Cipriano cargaba con ellos al hombro sin el menor reparo y los depositaba sobre las tablas del carro. Lo mismo hacía con el tablero y los caballetes del túmulo, los picos y las palas. Claudio, “el Obeso”, se sorprendió de su fortaleza:
– Tú, “Mediarroba”, ¿de dónde sacas esas fuerzas? En mi vida vi un tipo más espiritado que tú.
Cipriano le metía un dedo en su barriga untosa:
– S… si la fuerza estuviera en las grasas tú serías campeón.
Atiende.
Se había levantado la manga del sayo y le mostraba su bíceps estirado, un músculo bien formado, de atleta.
– ¡Ahí va, si tiene bola! ¿Te has fijado, “Niño”?, “el Mediarroba” tiene bola.
A menudo Miguel, “el Menino”, les reconvenía mansamente:
– Vamos, muchachos, no enredéis más. Hoy las huesas están en el atrio de San Juan. Ya estáis marchando.

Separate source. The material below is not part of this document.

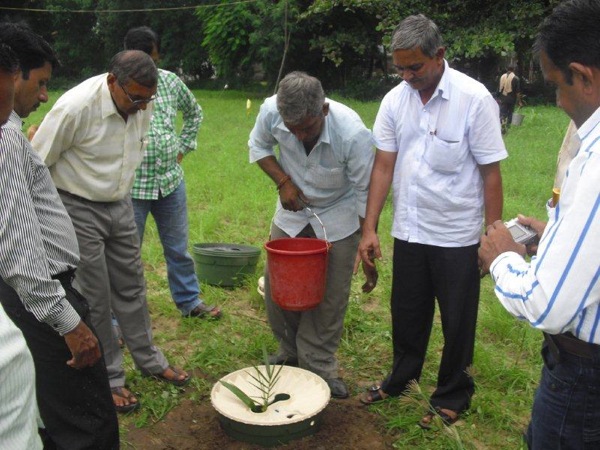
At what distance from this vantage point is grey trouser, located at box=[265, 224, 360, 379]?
3.81 m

”El Niño” tomaba las riendas y el carrillo, traqueteando, subía hasta la calle Imperial, próxima a la Judería. Tan pronto llegaban, Cipriano se arrojaba del carro, armaba el túmulo en el centro de la calle y colocaba encima los dos cadáveres. Disponían de una fórmula, acuñada por el uso, para llamar a la caridad a los viandantes, y Cipriano la ponía en práctica con gran propiedad:
– Hermanos: aquí tenéis los cuerpos de dos desdichados que pasaron a mejor vida sin conocer los beneficios de la amistad -decía-.
No les neguéis ahora el derecho a la tierra sagrada. Nuestro Señor nos ordenó ser hermanos del pobre y del pecador y únicamente si vemos en ellos al propio Cristo conoceremos el día de mañana el premio de la gloria. Ayudad a dar tierra a estos desdichados.
Algunos transeúntes cruzaban la calle y depositaban unos maravedíes en la bandeja, al pie del carrillo.
Los tres colegiales se iban turnando en la llamada a la caridad de los ciudadanos. A veces, como ocurría con Cipriano, intercalaban en el texto frases nuevas, originales, de efectos patéticos: no conocieron el amor de sus semejantes. O bien:
no escucharon nunca la voz del Señor. O bien: vivieron abandonados como perros.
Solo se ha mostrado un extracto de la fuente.